## VOTRE TÂCHE
Dans l'extrait ci-dessous sur l'idéal éducatif des Grecs, relevez toutes les périodes que le texte désigne au moyen du mot « période ».

20L’aspect pédagogique de son projet se développe à la fois autour du volet politique, qu’il s’agit d’étayer par une démonstration scientifique, et autour d’une idée plus vaste, concernant l’idéal éducatif des Anciens, qui, en progressant vers sa forme définitive, a conduit la culture grecque du domaine de la guerre à celui du Livre, des origines indo-européennes tant vantées par les racistes à son véritable accomplissement, qui est en fait sa rencontre féconde avec le Judaïsme. Éduquer c’est apprendre à lire et à écrire ; cela tombe bien, car c’est ainsi seulement qu’on accède aux Écritures. Le cheminement qui va de la rencontre avec l’Autre fondamentalement différent, c’est-à-dire de la rencontre, déjà dès la période archaïque, du monde grec avec l’Orient des scribes jusqu’à la période hellénistique et romaine où l’Autre s’intègre dans le Même pour donner naissance à la civilisation occidentale et chrétienne, ce long cheminement passe obligatoirement par une phase archaïque. Et cette phase archaïque coïncide, en matière d’éducation, avec la période classique, avec la période de la cité, par exemple d’Athènes. L’univers de la cité grecque est ainsi une étape nécessaire mais pas plus significative que le haut archaïsme dans l’élaboration du modèle. C’est là que l’on se trouve devant les limites du concept d’éducation. Pour les Athéniens du ve siècle, éduquer cela se fait dans l’Agora aussi bien que chez le cithariste. Et le « difficile métier d’homme42 » s’apprend ailleurs que dans l’école, réduite à l’apprentissage des bases de l’écriture ou de la musique.

(Lignes de questions spatiales)
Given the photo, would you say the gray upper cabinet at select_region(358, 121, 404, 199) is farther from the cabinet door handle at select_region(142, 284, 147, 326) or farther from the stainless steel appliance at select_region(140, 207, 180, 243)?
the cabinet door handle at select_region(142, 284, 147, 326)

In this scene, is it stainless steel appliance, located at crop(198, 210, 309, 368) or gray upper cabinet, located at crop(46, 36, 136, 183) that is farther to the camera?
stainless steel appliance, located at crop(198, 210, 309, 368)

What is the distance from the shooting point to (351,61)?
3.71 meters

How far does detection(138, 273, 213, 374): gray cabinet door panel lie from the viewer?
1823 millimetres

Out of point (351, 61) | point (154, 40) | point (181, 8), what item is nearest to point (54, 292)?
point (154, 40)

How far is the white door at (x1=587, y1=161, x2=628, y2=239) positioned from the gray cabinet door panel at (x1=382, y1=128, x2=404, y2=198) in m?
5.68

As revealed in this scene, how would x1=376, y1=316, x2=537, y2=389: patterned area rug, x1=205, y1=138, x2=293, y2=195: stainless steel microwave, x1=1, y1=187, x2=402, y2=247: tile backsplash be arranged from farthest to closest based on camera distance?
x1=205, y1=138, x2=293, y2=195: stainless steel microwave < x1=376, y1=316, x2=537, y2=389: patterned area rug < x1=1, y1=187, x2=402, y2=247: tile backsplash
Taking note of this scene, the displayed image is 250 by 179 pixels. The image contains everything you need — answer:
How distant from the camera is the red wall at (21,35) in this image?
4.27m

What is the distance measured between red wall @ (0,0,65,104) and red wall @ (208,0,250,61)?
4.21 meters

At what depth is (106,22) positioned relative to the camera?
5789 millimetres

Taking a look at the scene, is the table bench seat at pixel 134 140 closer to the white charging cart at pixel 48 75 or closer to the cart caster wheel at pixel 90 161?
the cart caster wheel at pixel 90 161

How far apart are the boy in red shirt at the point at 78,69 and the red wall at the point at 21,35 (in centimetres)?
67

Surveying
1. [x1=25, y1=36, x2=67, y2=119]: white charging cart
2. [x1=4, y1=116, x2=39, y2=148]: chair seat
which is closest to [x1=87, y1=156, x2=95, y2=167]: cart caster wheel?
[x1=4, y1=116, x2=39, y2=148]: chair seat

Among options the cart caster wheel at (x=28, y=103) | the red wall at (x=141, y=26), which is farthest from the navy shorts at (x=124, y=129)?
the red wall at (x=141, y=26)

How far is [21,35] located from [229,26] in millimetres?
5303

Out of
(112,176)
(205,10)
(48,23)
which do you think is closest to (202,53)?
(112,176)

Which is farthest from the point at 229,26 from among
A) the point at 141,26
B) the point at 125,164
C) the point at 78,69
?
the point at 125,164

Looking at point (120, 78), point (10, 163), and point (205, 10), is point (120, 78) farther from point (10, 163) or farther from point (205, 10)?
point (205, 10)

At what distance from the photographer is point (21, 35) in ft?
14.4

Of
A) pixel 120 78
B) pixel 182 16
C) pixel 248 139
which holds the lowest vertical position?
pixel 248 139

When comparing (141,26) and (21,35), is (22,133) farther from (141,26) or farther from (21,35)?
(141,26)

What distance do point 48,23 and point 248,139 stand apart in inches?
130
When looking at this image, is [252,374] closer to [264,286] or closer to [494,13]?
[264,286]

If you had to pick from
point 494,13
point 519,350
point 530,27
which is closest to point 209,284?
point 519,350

## CORRIGÉ
- la période archaïque
- la période hellénistique et romaine
- la période classique
- la période de la cité